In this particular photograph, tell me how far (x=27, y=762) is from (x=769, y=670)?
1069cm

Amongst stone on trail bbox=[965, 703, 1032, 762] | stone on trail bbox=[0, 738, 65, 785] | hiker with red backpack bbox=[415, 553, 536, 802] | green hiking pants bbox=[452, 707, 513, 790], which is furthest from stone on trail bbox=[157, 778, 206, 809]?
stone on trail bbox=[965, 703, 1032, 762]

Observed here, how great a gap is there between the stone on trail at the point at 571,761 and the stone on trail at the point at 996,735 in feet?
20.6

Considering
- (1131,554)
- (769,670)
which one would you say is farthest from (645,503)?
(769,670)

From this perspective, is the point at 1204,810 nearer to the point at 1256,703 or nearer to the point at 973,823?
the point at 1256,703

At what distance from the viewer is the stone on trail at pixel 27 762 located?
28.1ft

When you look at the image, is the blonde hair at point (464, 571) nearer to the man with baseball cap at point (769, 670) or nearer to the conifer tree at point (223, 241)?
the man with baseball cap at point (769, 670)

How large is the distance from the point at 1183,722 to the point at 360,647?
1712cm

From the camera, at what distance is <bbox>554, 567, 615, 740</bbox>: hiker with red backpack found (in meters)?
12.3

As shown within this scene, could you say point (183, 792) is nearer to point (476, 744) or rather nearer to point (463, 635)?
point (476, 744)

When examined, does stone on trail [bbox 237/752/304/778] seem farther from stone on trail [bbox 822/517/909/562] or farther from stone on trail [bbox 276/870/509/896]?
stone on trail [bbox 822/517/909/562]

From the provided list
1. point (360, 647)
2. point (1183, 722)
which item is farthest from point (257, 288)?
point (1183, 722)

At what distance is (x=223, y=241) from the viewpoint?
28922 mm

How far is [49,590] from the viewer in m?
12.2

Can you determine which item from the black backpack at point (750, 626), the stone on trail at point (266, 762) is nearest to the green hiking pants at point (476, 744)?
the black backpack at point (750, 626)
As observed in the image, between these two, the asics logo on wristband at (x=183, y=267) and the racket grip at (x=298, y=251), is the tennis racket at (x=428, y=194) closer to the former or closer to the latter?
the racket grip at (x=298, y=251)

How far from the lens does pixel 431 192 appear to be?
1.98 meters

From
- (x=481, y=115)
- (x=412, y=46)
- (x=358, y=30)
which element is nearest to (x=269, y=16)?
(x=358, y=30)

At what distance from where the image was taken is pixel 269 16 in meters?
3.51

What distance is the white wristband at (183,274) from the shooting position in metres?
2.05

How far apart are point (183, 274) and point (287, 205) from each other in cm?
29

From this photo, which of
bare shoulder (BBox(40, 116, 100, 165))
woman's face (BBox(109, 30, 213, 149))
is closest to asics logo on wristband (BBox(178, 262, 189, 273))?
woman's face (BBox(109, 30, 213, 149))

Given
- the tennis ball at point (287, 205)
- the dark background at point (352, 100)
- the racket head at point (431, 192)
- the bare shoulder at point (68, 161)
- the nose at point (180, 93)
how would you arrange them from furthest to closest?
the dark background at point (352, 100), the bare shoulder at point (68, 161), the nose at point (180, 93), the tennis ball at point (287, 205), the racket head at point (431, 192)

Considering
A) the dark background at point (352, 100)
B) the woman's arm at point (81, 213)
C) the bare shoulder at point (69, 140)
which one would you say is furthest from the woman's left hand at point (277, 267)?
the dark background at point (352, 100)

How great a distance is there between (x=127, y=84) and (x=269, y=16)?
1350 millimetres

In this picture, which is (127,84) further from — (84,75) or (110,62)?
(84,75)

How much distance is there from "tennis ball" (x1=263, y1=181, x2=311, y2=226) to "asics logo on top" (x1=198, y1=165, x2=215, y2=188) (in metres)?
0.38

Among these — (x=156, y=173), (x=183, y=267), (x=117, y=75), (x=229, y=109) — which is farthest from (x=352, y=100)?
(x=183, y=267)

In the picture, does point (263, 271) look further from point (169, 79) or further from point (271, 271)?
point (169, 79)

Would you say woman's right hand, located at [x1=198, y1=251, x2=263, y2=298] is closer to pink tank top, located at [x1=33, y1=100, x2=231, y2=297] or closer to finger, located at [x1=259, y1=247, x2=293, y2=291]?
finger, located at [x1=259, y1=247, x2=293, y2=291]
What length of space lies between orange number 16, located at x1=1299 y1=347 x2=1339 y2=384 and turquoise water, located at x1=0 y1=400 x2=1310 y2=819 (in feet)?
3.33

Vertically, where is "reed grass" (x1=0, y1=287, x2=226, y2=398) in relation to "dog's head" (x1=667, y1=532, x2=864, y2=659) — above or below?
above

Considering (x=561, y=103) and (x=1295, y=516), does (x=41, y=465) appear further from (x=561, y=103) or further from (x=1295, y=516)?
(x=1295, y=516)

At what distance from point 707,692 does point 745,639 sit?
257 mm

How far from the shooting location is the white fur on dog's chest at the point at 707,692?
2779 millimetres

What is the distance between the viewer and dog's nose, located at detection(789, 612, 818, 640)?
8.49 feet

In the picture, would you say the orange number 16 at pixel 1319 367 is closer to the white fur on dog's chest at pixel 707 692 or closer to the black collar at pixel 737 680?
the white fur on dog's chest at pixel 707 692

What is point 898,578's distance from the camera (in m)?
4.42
════════════════
Reproduce all of the data above verbatim, line for line, with nothing added or left out.

» **Task answer**:
In this particular photograph, tell me how far (x=27, y=762) is from (x=769, y=670)?
1069cm

Amongst stone on trail bbox=[965, 703, 1032, 762] | stone on trail bbox=[0, 738, 65, 785] | hiker with red backpack bbox=[415, 553, 536, 802] | green hiking pants bbox=[452, 707, 513, 790], which is furthest from stone on trail bbox=[157, 778, 206, 809]?
stone on trail bbox=[965, 703, 1032, 762]

Observed here, how great a gap is there between the stone on trail at the point at 571,761 and the stone on trail at the point at 996,735 in feet?
20.6

Considering
- (1131,554)
- (769,670)
which one would you say is farthest from (645,503)?
(769,670)

From this perspective, is the point at 1204,810 nearer to the point at 1256,703 or nearer to the point at 973,823?
the point at 1256,703

At what distance from the viewer is the stone on trail at pixel 27 762 located?
28.1ft

When you look at the image, is the blonde hair at point (464, 571) nearer to the man with baseball cap at point (769, 670) or nearer to the conifer tree at point (223, 241)?
the man with baseball cap at point (769, 670)

How large is the distance from the point at 1183,722 to the point at 360,647?
1712cm

From the camera, at what distance is <bbox>554, 567, 615, 740</bbox>: hiker with red backpack found (in meters)?
12.3

As shown within this scene, could you say point (183, 792) is nearer to point (476, 744) or rather nearer to point (463, 635)?
point (476, 744)

When examined, does stone on trail [bbox 237/752/304/778] seem farther from stone on trail [bbox 822/517/909/562] or farther from stone on trail [bbox 276/870/509/896]?
stone on trail [bbox 822/517/909/562]

From the provided list
1. point (360, 647)
2. point (1183, 722)
which item is farthest from point (257, 288)?
point (1183, 722)

At what distance is (x=223, y=241) from the viewpoint?
28922 mm

How far is [49,590] from the viewer in m?
12.2

Can you determine which item from the black backpack at point (750, 626), the stone on trail at point (266, 762) is nearest to the green hiking pants at point (476, 744)?
the black backpack at point (750, 626)
As observed in the image, between these two, the asics logo on wristband at (x=183, y=267) and the racket grip at (x=298, y=251), is the tennis racket at (x=428, y=194) closer to the former or closer to the latter?
the racket grip at (x=298, y=251)

How far from the lens does pixel 431 192 appear to be?
1.98 meters

From
- (x=481, y=115)
- (x=412, y=46)
- (x=358, y=30)
which element is nearest to (x=269, y=16)?
(x=358, y=30)

At what distance from where the image was taken is pixel 269 16 in meters?
3.51

What distance is the white wristband at (183,274) from the shooting position in metres?
2.05

How far apart are point (183, 274) and point (287, 205) from each other in cm?
29

From this photo, which of
bare shoulder (BBox(40, 116, 100, 165))
woman's face (BBox(109, 30, 213, 149))
is closest to asics logo on wristband (BBox(178, 262, 189, 273))?
woman's face (BBox(109, 30, 213, 149))

Given
- the tennis ball at point (287, 205)
- the dark background at point (352, 100)
- the racket head at point (431, 192)
- the bare shoulder at point (68, 161)
- the nose at point (180, 93)
how would you arrange them from furthest to closest?
the dark background at point (352, 100), the bare shoulder at point (68, 161), the nose at point (180, 93), the tennis ball at point (287, 205), the racket head at point (431, 192)

Considering
A) the dark background at point (352, 100)
B) the woman's arm at point (81, 213)
C) the bare shoulder at point (69, 140)
which one would you say is furthest from the woman's left hand at point (277, 267)?
the dark background at point (352, 100)

How great a distance is there between (x=127, y=84) and (x=269, y=16)?
1350 millimetres

In this picture, which is (127,84) further from — (84,75) or (110,62)?
(84,75)

How much distance is there from "tennis ball" (x1=263, y1=181, x2=311, y2=226) to "asics logo on top" (x1=198, y1=165, x2=215, y2=188) (in metres)?
0.38

Among these — (x=156, y=173), (x=183, y=267), (x=117, y=75), (x=229, y=109) — which is farthest from (x=352, y=100)?
(x=183, y=267)

In the picture, does point (263, 271) look further from point (169, 79) or further from point (271, 271)?
point (169, 79)

Would you say woman's right hand, located at [x1=198, y1=251, x2=263, y2=298] is closer to pink tank top, located at [x1=33, y1=100, x2=231, y2=297] or closer to finger, located at [x1=259, y1=247, x2=293, y2=291]?
finger, located at [x1=259, y1=247, x2=293, y2=291]
What length of space lies between orange number 16, located at x1=1299 y1=347 x2=1339 y2=384 and turquoise water, located at x1=0 y1=400 x2=1310 y2=819 (in feet)?
3.33

Vertically, where is "reed grass" (x1=0, y1=287, x2=226, y2=398) in relation to "dog's head" (x1=667, y1=532, x2=864, y2=659) — above or below?
above

Considering (x=561, y=103) and (x=1295, y=516), does (x=41, y=465) appear further from (x=561, y=103) or further from (x=1295, y=516)?
(x=1295, y=516)

At what distance from point 707,692 does point 745,639 sit?
257 mm

How far from the shooting location is the white fur on dog's chest at the point at 707,692?
2779 millimetres

What is the distance between the viewer and dog's nose, located at detection(789, 612, 818, 640)?
8.49 feet

In the picture, would you say the orange number 16 at pixel 1319 367 is closer to the white fur on dog's chest at pixel 707 692 or closer to the black collar at pixel 737 680?
the white fur on dog's chest at pixel 707 692

What is point 898,578's distance from the camera (in m)?
4.42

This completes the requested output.